GRAZIERS who implement land management practices that are environmentally friendly are also more profitable, a new study claims.
James Cook University scientists teamed up with the Department of Agriculture and Fisheries to undertake the study, which examined the effect of heavy, moderate, and variable stocking rates on farms in North Queensland.
JCU’s Professor Lin Schwarzkopf said livestock grazing was the most dominant land use in Northern Australia, covering 1.5 million square kilometres of tropical savannas.
The three year study was spent analysing stocking rates against land condition, profitability, reptile abundance and species richness.
“We found that overall, reptile abundance was better with more sustainably managed approaches when compared with heavy stocking,” Prof Schwarzkopf said.
She said that profitability and land condition were also better using sustainable approaches.
“Heavy stocking negatively impacted reptiles and was also the least profitable grazing strategy over the long term, and resulted in the worst land condition.”

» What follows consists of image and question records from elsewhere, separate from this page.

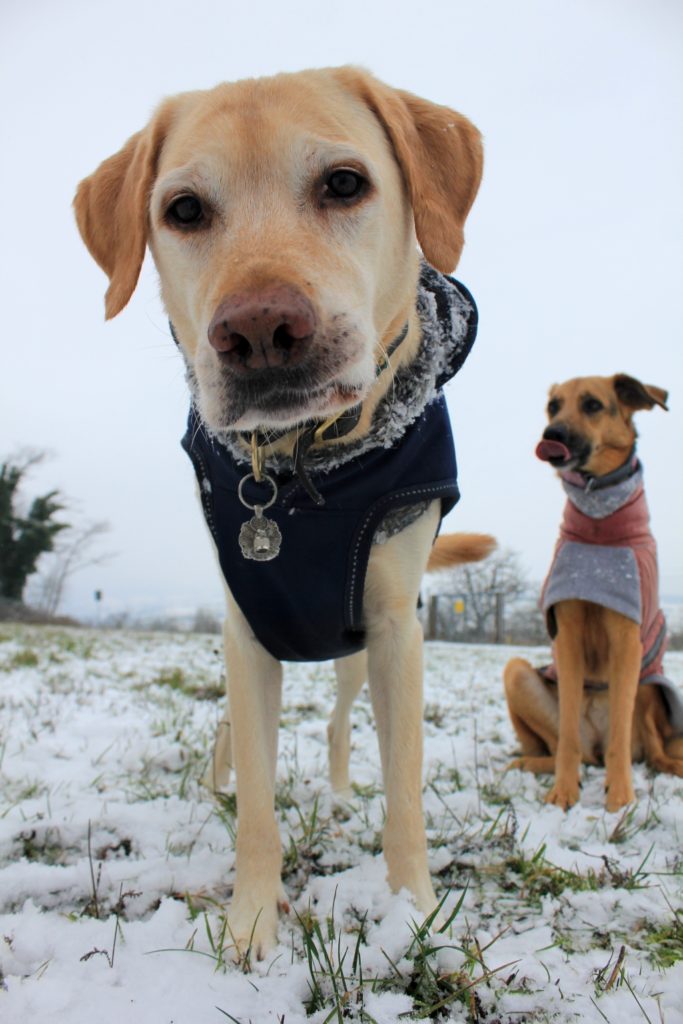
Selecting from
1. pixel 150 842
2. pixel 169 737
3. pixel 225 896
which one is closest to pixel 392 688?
pixel 225 896

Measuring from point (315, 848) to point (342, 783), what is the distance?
0.83 metres

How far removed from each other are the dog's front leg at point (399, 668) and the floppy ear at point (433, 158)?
0.83 m

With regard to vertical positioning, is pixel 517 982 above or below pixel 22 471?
→ below

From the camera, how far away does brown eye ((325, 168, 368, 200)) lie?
6.24 feet

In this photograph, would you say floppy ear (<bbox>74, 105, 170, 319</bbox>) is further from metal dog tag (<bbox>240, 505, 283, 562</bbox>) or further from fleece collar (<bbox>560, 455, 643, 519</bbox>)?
fleece collar (<bbox>560, 455, 643, 519</bbox>)

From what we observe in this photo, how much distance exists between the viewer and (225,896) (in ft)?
6.62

She said graziers with a moderate stocking rate or flexible management strategies were better able to buffer the effects of climate variability, and by practicing those approaches they experienced better economic outcomes .

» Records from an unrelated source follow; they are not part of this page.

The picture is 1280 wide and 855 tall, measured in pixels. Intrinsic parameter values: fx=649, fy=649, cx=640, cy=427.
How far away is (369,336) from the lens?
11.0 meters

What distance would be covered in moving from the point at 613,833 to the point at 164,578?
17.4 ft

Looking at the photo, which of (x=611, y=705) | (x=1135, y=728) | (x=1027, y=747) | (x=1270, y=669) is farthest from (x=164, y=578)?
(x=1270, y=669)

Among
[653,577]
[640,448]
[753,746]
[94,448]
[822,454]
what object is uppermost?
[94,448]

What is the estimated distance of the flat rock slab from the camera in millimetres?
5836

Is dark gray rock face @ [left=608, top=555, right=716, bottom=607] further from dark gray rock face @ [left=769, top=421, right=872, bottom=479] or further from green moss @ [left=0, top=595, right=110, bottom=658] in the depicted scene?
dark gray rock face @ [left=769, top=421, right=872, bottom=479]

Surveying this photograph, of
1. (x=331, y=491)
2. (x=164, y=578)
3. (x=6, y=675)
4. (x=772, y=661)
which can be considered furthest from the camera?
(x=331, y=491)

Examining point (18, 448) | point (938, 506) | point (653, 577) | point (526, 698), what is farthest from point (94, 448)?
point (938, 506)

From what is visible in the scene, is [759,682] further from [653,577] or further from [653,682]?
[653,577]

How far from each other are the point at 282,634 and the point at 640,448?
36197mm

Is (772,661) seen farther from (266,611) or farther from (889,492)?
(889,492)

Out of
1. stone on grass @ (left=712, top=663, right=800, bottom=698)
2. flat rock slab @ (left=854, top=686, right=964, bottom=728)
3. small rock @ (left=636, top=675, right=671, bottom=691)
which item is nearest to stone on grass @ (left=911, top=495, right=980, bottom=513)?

Prof Schwarzkopf said the results provided crucial empirical data showing the considerable economic benefit to be gained from grazing strategies that maintain land condition and biodiversity.
She said the findings were important beyond farming.
“We need to have economically viable animal production for the grazier and maintenance of the ecological processes that support biodiversity,” Prof Schwarzkopf said.
“We measured the trade-off between conservation and production objectives, and found there wasn’t one in this system.”